Script: MAIN_second_step_modeling.R
In the second step of the tutorial we apply the CT-FOCS statistical method using LMMs on each survivded promoter model from the first step. This step reduces the number of mapped
enhancer to each promoter and at the same time select EP links that are cell type-specific.
In this step, we need to check what is the underline distribution of the data (please refer to 'Analyzing the dataset distribution' part above)
Below we can see a figure summarizing the cell type-specific EP links inferred on the ENCODE and FANTOM5 data types:
Plots a/b shows the frequency of cell type-specific EP links in the ENCODE/FANTOM5, respectivly.
Script: MAIN_ChIA_PET_external_validation.R
In this part of the tutorial we explain how we validate the inferred GM12878-specific EP links with ChIA-PET loops (mediated by POL2 protein).

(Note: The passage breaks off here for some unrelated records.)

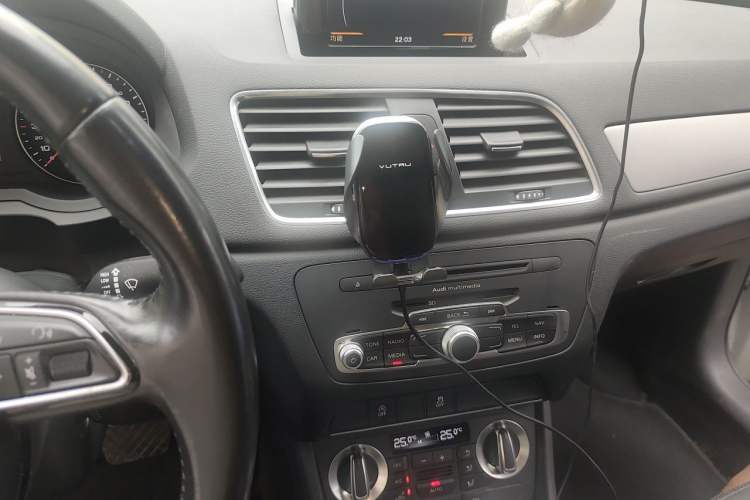 Used Audi Q3 2015 30 TFSI Ambition Edition Audio And AC Panel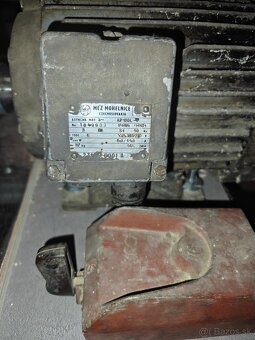 Štiepačka na drevo - 3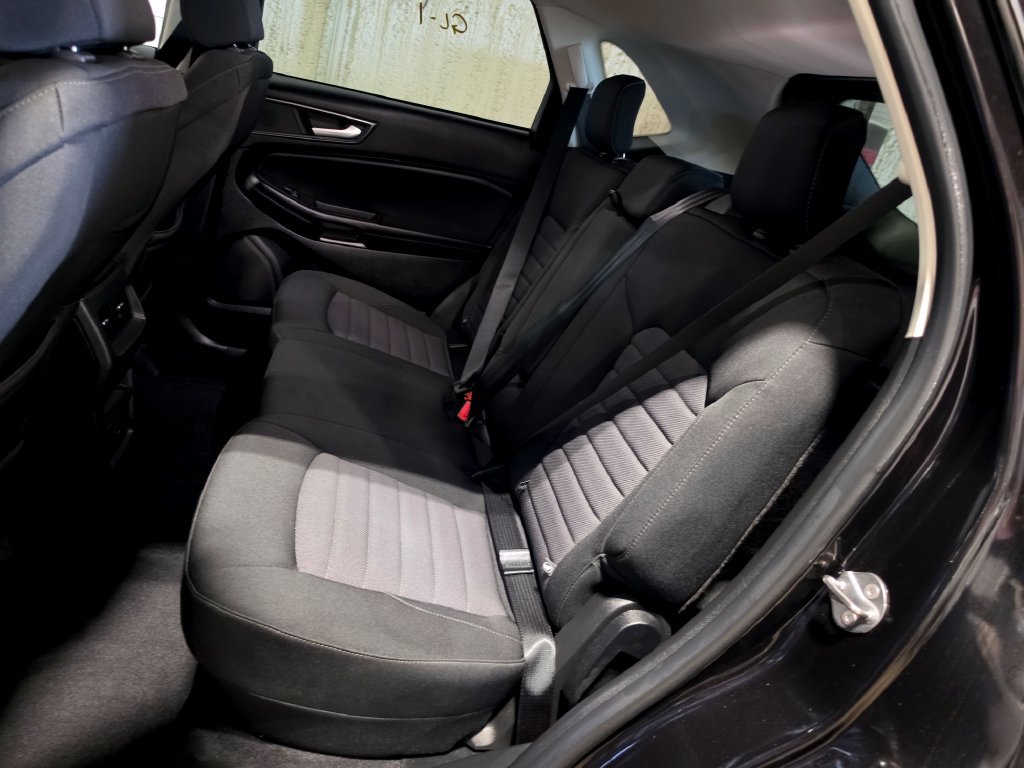 Used 2024 Ford Edge SE w/ Black Appearance Package AWD/4WD image 7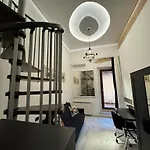 Venus Two-Floored Stylish Apartment In The City Center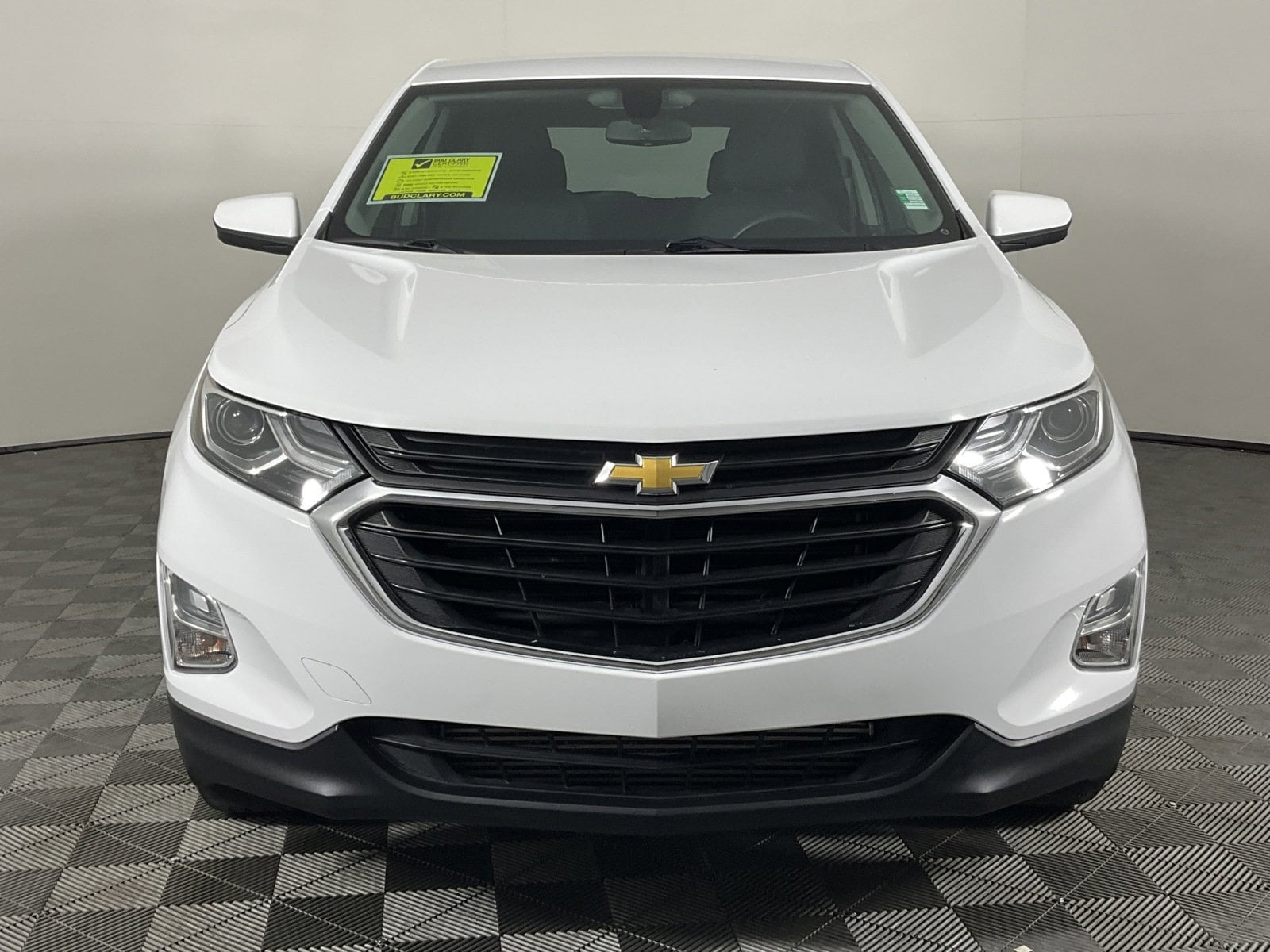 Used 2018 Chevrolet Equinox LT with VIN 3GNAXJEVXJS573435 for sale in Longview, WA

The validation process is as follows:
(1) We identify ChIA-PET connected loop sets (CLSs), which are connected components with 1 or more loops such that each two loops overlap in their anchros (of size 1000 bp) by at least 250 bp
(2) A true positive (TP) EP link is when the E and P regions (of size 1000 bp) overlap two different anchors (of size 1000 bp) from the same CLS by at least 250 bp
We measure the fraction of supported GM12878-specific EP links with ChIA-PET CLSs.
To infer significance of the fraction of supported GM12878-specific EP links by ChIA-PET CLSs, we perform 1000 random permutation tests. In each permutation, for each promoter (P) with k linked enhancers
we randomly match k new enhancers with similar enhancer-to-TSS distances as the original linked enhancers, restricting the matching to the same chromosome of the original EP links. We use MatchIt R package for the matching.
Then, we test if the fraction of random matched EP links supported by ChIA-PET CLSs is below the true supported fraction of the original EP links.
The empirical P value is defined as the number of permutations with permuted fraction above the true fraction divided by the number of permutations (1000).
Script: MAIN_TF_identification_in_EP_links.R
In this part we provide the code to perform known TF motif finding in inferred cell type-specific EP links.
For more details, please refer to the Methods section in the CT-FOCS paper.
Importatnt - MEME suit installation
you should have an installed MEME suit programs under your Linux OS: MEME suit
After installing the MEME suit you should download the MEME's motif databases: MEME motif databases
The motif databases folder (motif_databases) should be located within meme/db/ folder
Download the file 'HOCOMOCOv11_core_annotation_HUMAN_mono.tsv' from CT-FOCS download page under 'Additional data' table. Insert this file to meme/db/motif_databases/HUMAN/ folder
Script: MAIN_paper_figures.R
In this part we give the code for creating the figures that appear in the paper.